Mustafa Kemal Atatürk, bundan 104 yıl önce ulusal bağımsızlık için Samsun’a ayak basarak milli mücadelenin işaret fişeğini ateşledi. Anadolu’nun bağımsızlık savaşını örgütledi. ‘En büyük eserim’ dediği Cumhuriyet’i gençliğe emanet etti. 19 Mayıs Atatürk’ü Anma, Gençlik ve Spor Bayramı yurdun dört bir yanında törenlerle kutlanıyor...
Atatürk'ü Anma , Gençlik ve Spor Bayramı, her yıl 19 Mayıs tarihinde kutlanan, Türkiye Cumhuriyeti'nin ve Kuzey Kıbrıs Türk Cumhuriyeti'nin millî bayramıdır. 19 Mayıs 1919'da Mustafa Kemal Atatürk Bandırma Vapuru ile Samsun'a çıkmıştır ve bu gün itilaf devletlerinin işgaline karşı Kurtuluş Savaşı'nın başladığı gün kabul edilir. Atatürk bu bayramı Türk gençliğine armağan etmiştir.

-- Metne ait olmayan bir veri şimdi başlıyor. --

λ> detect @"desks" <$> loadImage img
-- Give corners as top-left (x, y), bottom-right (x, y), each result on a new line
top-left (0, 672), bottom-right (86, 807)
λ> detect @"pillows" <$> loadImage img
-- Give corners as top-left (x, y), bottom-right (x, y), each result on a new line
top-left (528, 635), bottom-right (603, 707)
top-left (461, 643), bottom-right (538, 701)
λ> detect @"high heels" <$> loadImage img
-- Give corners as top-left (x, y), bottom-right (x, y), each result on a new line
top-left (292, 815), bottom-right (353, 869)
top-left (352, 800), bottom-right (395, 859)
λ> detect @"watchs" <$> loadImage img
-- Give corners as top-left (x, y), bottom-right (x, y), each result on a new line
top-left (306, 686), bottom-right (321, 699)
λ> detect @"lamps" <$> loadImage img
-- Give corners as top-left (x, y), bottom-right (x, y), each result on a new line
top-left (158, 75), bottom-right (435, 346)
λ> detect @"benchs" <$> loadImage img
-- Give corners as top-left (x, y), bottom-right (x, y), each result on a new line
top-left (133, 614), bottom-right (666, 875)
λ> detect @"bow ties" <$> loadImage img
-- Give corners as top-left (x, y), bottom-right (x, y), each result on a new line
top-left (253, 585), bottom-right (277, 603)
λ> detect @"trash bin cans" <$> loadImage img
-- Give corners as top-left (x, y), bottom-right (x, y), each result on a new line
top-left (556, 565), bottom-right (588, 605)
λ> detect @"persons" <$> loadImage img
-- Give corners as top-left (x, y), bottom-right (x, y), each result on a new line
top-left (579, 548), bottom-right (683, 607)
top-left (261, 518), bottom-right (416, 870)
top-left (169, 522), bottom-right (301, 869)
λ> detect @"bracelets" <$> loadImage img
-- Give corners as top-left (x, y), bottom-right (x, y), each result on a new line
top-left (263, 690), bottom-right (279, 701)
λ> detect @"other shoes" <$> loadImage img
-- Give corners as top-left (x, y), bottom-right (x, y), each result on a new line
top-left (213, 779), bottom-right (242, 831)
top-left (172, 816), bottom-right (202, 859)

Mustafa Kemal'in Samsun'a çıkışı, 19 Mayıs 1919 tarihinde 9. Ordu Müfettişi Mustafa Kemal'in Bandırma Vapuru ile yapılan yolculuk sonrası Samsun'a ulaşması olayı. Bu olay Kurtuluş Savaşı'nın fiili başlangıcı olarak kabul edilmektedir.
Atatürk’ün Samsun’a ayak bastığı gün olan 19 Mayıs 1919 tarihi, Türkiye Cumhuriyeti’nin tarihinde bir dönüm noktası.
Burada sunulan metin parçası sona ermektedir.